---------- GIVEN INFORMATION
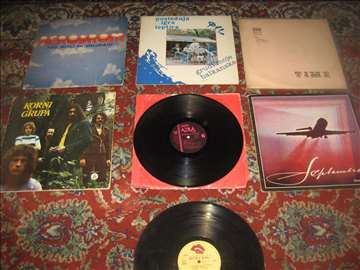 7 LP ploča ju rock muzike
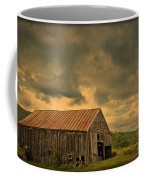 Still Standing Coffee Mug by Alana Ranney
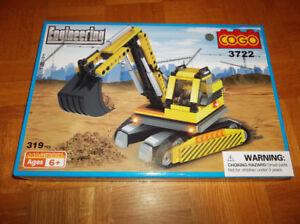 Jouet Lego de marque COGO neuf 319 pcs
--------------------
■ REQUIRED ACTION
Please repeat, exactly as written, only the lines from the line with "Still Standing Coffee Mug by Alana Ranney" to the end of the data, leaving out every picture.

■ SOLUTION TO THE PROBLEM
 Still Standing Coffee Mug by Alana Ranney
 Jouet Lego de marque COGO neuf 319 pcs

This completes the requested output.